Sen. Tom Coburn, R-Okla., responded to Whitehouse that he understood the warning but added, "The fact is, this hasn't happened. To be lectured on something that hasn't happened, I find it difficult to comprehend.
"I have no intention of filibustering a district court nominee and don't know of any other senator" planning the tactic.
Whitehouse said, "A warning after the fact is no longer a warning. Once we cross the threshold, we can't go back."
The top Republican on the Judiciary Committee, Sen. Jeff Sessions of Alabama, said that while the views of home state senators should be considered, "I believe no judge should be given a lifetime appointment based solely" on the home state senators' support.
At the outset of the Judiciary meeting, Sessions said, "There is no question that the president, a former liberal law professor, intends to pack the courts with as many activists who will promote his vision of what America should be as he can.
"But Republicans will not stand quietly by and allow the rule of law in America to be historically altered by a federal judiciary that is agenda-oriented. If anything, we have been far too generous with our consent."

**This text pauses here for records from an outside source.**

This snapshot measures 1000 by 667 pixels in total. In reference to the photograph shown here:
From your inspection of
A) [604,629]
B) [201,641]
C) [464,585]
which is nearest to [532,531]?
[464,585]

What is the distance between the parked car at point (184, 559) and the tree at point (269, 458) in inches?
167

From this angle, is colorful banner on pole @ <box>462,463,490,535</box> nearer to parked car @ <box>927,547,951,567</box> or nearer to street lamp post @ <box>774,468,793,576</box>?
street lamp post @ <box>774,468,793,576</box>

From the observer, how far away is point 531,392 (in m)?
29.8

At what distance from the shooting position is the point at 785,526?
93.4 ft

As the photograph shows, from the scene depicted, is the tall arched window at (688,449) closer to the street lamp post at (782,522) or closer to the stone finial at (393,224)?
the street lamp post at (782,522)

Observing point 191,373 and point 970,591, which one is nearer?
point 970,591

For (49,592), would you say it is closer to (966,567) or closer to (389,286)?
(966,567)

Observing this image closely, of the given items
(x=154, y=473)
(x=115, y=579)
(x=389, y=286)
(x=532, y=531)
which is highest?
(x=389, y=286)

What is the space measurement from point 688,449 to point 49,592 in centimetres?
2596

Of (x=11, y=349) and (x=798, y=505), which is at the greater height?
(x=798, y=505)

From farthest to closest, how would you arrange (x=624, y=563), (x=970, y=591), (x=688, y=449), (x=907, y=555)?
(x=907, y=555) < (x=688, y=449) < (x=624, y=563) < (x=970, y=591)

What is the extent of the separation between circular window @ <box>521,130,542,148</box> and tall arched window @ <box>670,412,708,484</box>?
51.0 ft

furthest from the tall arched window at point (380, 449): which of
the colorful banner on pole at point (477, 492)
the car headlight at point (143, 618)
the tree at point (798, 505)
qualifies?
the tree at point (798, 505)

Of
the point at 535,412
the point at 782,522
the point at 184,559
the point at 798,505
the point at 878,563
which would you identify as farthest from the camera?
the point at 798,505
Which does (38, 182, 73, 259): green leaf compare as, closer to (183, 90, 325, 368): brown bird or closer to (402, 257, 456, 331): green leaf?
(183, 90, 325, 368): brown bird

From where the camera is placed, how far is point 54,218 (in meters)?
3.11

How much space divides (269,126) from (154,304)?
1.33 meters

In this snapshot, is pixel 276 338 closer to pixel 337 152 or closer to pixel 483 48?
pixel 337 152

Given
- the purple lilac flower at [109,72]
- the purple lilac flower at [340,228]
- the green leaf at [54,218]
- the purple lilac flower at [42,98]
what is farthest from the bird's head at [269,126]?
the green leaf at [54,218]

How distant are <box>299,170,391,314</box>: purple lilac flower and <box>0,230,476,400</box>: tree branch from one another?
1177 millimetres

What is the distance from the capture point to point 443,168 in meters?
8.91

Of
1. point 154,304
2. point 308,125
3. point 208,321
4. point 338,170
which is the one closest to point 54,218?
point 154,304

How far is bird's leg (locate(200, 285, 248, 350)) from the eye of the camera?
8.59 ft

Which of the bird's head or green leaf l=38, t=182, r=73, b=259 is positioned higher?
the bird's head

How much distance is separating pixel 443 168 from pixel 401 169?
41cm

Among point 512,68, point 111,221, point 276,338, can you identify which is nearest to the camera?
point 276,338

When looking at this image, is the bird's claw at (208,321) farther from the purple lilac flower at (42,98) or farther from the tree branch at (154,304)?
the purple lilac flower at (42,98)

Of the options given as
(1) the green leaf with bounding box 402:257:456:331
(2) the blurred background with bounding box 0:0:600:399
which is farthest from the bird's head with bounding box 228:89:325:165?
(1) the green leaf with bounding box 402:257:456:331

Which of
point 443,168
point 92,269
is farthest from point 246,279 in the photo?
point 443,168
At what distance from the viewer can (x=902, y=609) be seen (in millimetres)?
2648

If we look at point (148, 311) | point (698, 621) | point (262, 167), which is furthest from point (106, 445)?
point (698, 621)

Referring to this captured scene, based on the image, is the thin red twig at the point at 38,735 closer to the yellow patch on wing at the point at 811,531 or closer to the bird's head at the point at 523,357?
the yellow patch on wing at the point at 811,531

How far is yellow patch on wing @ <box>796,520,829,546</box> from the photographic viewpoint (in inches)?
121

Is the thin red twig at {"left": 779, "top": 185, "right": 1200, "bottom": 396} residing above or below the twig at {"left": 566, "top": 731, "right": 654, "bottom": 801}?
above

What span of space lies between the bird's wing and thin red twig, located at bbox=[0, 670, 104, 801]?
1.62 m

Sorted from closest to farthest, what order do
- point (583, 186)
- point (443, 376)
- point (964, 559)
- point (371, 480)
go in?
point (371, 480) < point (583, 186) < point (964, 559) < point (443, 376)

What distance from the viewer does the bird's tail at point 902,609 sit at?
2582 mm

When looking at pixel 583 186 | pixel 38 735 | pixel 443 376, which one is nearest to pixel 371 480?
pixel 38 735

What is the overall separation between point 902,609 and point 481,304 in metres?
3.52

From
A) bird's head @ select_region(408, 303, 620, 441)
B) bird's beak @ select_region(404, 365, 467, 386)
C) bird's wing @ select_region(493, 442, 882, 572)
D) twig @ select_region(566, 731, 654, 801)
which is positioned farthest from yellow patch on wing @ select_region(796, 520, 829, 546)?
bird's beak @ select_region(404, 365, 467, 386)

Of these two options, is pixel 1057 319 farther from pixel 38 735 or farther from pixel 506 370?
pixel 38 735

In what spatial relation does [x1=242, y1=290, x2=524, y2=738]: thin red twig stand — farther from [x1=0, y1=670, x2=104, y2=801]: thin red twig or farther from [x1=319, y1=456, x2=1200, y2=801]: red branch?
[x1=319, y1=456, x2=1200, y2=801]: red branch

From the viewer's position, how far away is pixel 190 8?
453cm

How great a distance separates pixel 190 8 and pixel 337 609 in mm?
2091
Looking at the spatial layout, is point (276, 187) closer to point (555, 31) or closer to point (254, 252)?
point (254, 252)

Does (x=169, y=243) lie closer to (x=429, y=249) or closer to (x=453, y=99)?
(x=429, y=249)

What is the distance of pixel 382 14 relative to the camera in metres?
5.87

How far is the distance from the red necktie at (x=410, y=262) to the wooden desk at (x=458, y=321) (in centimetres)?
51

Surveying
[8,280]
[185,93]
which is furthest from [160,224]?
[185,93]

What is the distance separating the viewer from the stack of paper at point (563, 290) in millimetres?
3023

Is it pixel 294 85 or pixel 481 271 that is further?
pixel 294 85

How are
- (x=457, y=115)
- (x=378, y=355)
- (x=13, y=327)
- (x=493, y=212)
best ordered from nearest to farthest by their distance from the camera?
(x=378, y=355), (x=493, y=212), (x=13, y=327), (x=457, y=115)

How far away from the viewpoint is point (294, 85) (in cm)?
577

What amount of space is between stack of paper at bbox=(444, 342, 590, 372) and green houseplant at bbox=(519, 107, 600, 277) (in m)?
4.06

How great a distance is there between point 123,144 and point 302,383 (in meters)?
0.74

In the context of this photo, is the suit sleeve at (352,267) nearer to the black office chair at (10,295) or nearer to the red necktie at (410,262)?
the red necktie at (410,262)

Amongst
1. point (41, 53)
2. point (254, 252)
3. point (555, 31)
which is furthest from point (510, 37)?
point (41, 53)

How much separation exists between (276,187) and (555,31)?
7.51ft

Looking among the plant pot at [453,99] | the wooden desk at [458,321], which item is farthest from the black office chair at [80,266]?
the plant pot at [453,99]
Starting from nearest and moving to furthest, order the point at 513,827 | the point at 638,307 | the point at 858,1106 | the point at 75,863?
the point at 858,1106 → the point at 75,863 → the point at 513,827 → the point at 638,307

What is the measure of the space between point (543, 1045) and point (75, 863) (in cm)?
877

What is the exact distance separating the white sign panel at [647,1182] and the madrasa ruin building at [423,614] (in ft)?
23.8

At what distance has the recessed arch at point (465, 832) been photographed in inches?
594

The nominees sent to the full Senate on Thursday with party splits are:
Edward Chen, nominated for the Northern District of California and Louis Butler, Jr., for the Western District of Wisconsin, both approved 12-7; and John McConnell Jr. for the District of Rhode Island, approved 13-6.
Two others were approved without opposition: Beryl Howell and Robert Wilkins, both to serve in the District of Columbia.